In the dynamic-evolutionary perspective, we see that the world shows itself at the three levels of cosmos, life, and mind. That's been a neglected area of religious thought. I offered some ideas about how mind shows itself via the biological brain in posts #10-#20.

As I see it, those findings of contemporary neurological studies which can help us most to become comfortable with this view of the human spirit (soul, person) is the understanding that consciousness is a naturally emergent result of cosmic and biological evolution. I've emphasized the ideas of Biogenetic Structuralism which calls itself "Anthropology Plus" in its attempts to understand the mystery of personal consciousness. It looks at biological evolution, neurophysiology and cultural anthropology together.

It's not an easy perspective to grasp, to be sure. My efforts to spell out basic neurological ideas in posts #12 and #13 on the Cognitive Extension of Prehension and the Cognized Environment are a challenge for many, but those concepts are essential aspects of the Immense Transition humanity is currently experiencing.

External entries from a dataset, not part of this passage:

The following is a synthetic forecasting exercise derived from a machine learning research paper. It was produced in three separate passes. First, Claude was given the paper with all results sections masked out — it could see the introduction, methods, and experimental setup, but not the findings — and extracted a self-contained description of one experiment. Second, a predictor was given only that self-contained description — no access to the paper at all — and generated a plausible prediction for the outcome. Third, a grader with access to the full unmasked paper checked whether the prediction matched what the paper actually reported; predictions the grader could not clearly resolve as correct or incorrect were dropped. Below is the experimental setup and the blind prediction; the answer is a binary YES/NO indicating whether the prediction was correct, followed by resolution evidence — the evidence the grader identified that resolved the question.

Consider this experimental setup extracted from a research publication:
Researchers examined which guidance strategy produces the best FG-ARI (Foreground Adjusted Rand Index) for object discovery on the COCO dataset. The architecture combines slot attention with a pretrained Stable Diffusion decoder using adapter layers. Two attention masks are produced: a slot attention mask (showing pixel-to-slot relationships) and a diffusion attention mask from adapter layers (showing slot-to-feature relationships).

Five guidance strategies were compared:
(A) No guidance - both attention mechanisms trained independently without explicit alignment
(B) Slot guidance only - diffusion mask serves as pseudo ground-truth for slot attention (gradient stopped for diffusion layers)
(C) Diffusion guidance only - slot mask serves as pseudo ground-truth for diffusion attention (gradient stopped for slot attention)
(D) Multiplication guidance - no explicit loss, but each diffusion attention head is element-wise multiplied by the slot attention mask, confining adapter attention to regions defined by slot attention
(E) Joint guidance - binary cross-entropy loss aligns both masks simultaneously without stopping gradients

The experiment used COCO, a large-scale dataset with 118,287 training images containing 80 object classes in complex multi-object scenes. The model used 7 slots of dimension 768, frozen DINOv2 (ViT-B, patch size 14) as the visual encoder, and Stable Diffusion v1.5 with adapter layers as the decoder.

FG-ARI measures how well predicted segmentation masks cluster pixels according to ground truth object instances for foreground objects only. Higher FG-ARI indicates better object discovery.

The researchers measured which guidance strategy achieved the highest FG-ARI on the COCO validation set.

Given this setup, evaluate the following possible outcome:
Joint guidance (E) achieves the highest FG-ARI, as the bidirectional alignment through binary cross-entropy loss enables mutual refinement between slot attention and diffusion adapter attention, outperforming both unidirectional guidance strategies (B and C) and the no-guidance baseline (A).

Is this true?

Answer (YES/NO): NO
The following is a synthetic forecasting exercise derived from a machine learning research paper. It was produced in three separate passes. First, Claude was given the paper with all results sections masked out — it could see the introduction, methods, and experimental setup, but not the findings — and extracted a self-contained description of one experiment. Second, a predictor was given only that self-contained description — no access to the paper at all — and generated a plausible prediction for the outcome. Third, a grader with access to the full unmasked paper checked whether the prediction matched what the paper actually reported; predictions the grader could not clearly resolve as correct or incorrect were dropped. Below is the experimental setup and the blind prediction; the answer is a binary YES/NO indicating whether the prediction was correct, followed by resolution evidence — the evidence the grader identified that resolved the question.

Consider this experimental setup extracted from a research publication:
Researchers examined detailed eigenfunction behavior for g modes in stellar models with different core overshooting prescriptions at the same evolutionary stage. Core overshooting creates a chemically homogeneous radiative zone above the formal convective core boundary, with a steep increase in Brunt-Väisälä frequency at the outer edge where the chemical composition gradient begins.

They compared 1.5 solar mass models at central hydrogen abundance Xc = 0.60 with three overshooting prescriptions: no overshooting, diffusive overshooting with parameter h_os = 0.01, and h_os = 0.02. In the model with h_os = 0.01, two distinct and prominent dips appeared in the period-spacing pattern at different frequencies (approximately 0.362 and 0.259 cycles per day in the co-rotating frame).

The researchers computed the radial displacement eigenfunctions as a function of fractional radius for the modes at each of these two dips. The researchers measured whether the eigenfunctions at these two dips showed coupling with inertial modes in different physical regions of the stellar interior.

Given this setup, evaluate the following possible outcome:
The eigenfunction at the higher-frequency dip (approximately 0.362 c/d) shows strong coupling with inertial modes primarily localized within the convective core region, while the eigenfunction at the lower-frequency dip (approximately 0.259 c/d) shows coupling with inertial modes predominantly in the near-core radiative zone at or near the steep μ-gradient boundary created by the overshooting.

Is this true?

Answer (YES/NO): NO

The main idea is that soul (spirit, person, mind, consciousness) is the natural next step in biological evolution after the appearance of our primate relatives. And saying that in no way denies, of course, the existence of an incomprehensible source standing behind the whole evolutionary process telling us "Grow! Grow!"

In a recent op-ed piece, "The Neural Buddhists," in the New York Times (13 May 08), columnist David Brooks writes that the science-religion debate is now shifting to a focus on neuroscience. He says, "The revolution in neuroscience is having an effect on how people see the world." (Indeed! It's been described as "possibly the most important cultural issue of our time.") Brooks notes specifically that "The cognitive revolution is not going to end up undermining faith in God, it’s going end up challenging faith in the Bible."

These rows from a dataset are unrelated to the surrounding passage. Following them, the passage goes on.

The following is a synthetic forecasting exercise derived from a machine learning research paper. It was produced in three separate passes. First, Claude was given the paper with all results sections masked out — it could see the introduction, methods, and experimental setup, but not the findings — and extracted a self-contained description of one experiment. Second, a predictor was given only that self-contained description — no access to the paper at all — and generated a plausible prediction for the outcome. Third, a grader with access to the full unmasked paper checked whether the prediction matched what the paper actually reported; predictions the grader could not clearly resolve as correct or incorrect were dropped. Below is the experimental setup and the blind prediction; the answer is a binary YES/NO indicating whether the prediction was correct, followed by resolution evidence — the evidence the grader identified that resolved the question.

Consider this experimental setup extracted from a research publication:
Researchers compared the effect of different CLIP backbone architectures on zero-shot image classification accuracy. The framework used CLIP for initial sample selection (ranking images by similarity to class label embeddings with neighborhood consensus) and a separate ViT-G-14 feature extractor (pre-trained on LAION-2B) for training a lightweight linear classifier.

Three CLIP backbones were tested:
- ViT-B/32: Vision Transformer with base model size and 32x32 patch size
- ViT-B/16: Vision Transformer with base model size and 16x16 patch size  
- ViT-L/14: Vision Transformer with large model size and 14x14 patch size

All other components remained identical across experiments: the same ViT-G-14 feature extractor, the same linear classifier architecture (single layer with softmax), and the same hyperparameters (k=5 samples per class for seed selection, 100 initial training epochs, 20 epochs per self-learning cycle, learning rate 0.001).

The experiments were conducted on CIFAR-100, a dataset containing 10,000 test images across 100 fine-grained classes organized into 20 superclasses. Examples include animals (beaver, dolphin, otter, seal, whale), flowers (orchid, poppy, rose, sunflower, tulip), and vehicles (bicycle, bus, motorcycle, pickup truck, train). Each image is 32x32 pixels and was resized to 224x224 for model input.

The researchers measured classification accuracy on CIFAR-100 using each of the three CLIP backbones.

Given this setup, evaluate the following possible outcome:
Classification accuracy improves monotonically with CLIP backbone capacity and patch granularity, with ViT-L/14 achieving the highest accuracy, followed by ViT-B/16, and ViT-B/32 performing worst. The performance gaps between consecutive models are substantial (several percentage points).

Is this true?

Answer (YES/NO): NO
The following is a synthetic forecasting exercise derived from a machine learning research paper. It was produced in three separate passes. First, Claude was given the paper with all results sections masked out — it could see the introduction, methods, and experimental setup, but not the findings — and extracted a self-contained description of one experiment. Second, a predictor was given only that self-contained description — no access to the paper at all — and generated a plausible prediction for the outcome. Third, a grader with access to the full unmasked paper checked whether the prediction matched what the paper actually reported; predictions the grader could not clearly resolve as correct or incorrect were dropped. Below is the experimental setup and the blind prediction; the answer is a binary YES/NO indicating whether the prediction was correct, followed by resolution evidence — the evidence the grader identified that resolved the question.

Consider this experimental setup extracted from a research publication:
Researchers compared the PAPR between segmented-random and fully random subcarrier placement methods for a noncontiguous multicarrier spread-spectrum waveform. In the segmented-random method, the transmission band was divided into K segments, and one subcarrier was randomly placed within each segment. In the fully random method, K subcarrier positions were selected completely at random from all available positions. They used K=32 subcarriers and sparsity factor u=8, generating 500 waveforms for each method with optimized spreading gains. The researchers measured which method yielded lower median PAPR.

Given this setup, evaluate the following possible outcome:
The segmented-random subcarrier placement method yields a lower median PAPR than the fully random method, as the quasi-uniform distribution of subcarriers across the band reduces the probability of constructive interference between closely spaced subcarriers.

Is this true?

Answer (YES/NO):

I don't often agree with David Brooks; one of my earliest posts, #5, has some very negative things to say about his science-religion views. But I agree with his main point here, although I'd put it a little differently. I don't think the cognitive revolution is "going end up challenging faith in the Bible" so much as that it's going to end up challenging a static understanding of the Bible.

When we look at the Bible stories from the dynamic-evolutionary perspectives of contemporary science, we can see that what they are all about is nothing less than early versions of the same dynamic-evolutionary perspectives which contemporary science is making known to us. As briefly as I can say it: The evolutionary worldview is precisely what the Judeo-Christian tradition is all about. And that is the convergence I'm referring to when I call this blog "sharing thoughts about the convergence of science and religion."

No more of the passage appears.